Samsung is pushing hard to prove it can be a true contender in the 2nm semiconductor race, but new reports suggest the company is still battling a major hurdle: manufacturing yield. While Samsung has already joined the industry’s move toward cutting-edge 2nm Gate-All-Around (GAA) technology, the latest estimates indicate it isn’t yet producing enough usable chips per wafer to compete on equal footing with the market leader.
Recent claims put Samsung’s 2nm GAA yields in the mid-50% range, with some expectations that the effective yield could slide closer to 40% after back-end steps are completed. If accurate, that would mean earlier talk of 60% yields may have been overly optimistic. In semiconductor manufacturing, yield is everything. A process can be technically “working,” but if too many chips fail along the way, production becomes expensive, limited, and difficult to scale.
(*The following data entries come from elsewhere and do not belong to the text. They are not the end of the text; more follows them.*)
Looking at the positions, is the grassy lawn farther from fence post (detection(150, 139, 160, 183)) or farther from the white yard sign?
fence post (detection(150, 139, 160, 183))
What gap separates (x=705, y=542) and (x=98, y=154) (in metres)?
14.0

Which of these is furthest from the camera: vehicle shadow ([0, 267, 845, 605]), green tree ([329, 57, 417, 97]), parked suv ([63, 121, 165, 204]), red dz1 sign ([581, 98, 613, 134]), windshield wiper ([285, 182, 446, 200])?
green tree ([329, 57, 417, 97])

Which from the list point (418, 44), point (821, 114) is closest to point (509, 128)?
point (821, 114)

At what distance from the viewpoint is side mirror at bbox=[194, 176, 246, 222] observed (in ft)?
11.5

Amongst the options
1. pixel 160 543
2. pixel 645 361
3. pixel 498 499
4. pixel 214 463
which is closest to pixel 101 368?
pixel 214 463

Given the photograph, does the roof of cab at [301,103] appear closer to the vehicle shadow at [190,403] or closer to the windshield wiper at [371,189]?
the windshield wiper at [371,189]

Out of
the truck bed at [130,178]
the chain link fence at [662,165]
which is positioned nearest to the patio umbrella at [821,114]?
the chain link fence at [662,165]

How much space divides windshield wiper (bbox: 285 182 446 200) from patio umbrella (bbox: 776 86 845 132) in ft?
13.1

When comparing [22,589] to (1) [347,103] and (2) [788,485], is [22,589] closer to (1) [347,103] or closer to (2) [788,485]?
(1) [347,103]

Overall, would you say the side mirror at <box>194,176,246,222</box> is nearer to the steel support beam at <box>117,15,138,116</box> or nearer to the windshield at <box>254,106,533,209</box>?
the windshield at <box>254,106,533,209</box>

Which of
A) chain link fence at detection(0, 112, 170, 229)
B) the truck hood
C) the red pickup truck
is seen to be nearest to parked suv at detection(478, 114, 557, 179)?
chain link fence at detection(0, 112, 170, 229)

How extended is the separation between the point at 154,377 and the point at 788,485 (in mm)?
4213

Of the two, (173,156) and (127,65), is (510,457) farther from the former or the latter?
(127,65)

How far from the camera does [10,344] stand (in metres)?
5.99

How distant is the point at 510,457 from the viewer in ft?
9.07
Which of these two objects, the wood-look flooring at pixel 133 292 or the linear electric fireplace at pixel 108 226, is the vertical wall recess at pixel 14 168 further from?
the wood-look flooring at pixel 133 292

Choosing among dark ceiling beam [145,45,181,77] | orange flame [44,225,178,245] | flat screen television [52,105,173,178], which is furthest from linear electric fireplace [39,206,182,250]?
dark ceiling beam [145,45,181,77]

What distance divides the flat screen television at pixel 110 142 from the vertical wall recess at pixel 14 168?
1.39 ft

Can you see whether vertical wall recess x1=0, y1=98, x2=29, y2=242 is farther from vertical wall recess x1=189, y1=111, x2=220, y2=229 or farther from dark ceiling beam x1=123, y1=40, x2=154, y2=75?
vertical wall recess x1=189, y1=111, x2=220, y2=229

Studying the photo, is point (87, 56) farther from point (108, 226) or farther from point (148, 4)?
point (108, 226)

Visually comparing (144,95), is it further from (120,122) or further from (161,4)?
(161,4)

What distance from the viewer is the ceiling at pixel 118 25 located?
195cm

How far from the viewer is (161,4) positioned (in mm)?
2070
Why do these numbers matter so much? For big-name clients—think major smartphone and computing chip designers—the comfort zone is typically much higher. Industry watchers often point to around 70% yield as the kind of benchmark that signals a process is mature enough for large-scale, long-term contracts. With Samsung reportedly still below that threshold, it suggests the company may be in what’s described as a “running” stage: capable of producing chips, but not yet at the stability and efficiency needed to rapidly expand capacity and consistently handle additional high-volume customers.
That said, Samsung’s progress—at least based on the same wave of reporting—has been fast. Estimates previously pegged its 2nm GAA yield at roughly 20% in the second half of 2025, with the figure climbing into the mid-50% range in under a year. Even allowing for uncertainty, that kind of improvement highlights how aggressively Samsung is working to close the gap and refine its next-generation node.
It’s also worth noting that yield figures in the foundry world are notoriously difficult to pin down from the outside. Samsung doesn’t publicly disclose detailed yield data, so much of what appears in reports comes from industry chatter and supply-chain speculation rather than official confirmation. As a result, different outlets often circulate different numbers, making it hard to know the exact state of play.
Despite the concerns, Samsung’s 2nm struggles don’t appear to be scaring off every potential buyer. The company has still reportedly secured chip-related business tied to Tesla as well as Chinese cryptocurrency equipment makers—an indication that even if Samsung isn’t yet the first-choice option for the most demanding, high-volume designs, it can still win orders where pricing, availability, or strategic diversification matter.
Looking ahead, Samsung’s chip manufacturing expansion in the United States could play an important role in its next phase. Its Taylor, Texas facility is expected to begin trial production soon, and the company’s upcoming Exynos 2700—expected to be announced later this year—could become one of the first chips to use Samsung’s second-generation 2nm GAA process. If that happens, it would give Samsung a high-profile internal platform to validate improvements, optimize its manufacturing flow, and demonstrate that its 2nm technology can move beyond “running” to truly scalable.
In the bigger picture, Samsung is clearly advancing, but the key question remains whether it can raise 2nm yields high enough to become a dependable, long-term alternative for top-tier chip designers. Until it does, its competitiveness against the industry leader will continue to face skepticism—even as it keeps moving forward with ever-more advanced process development.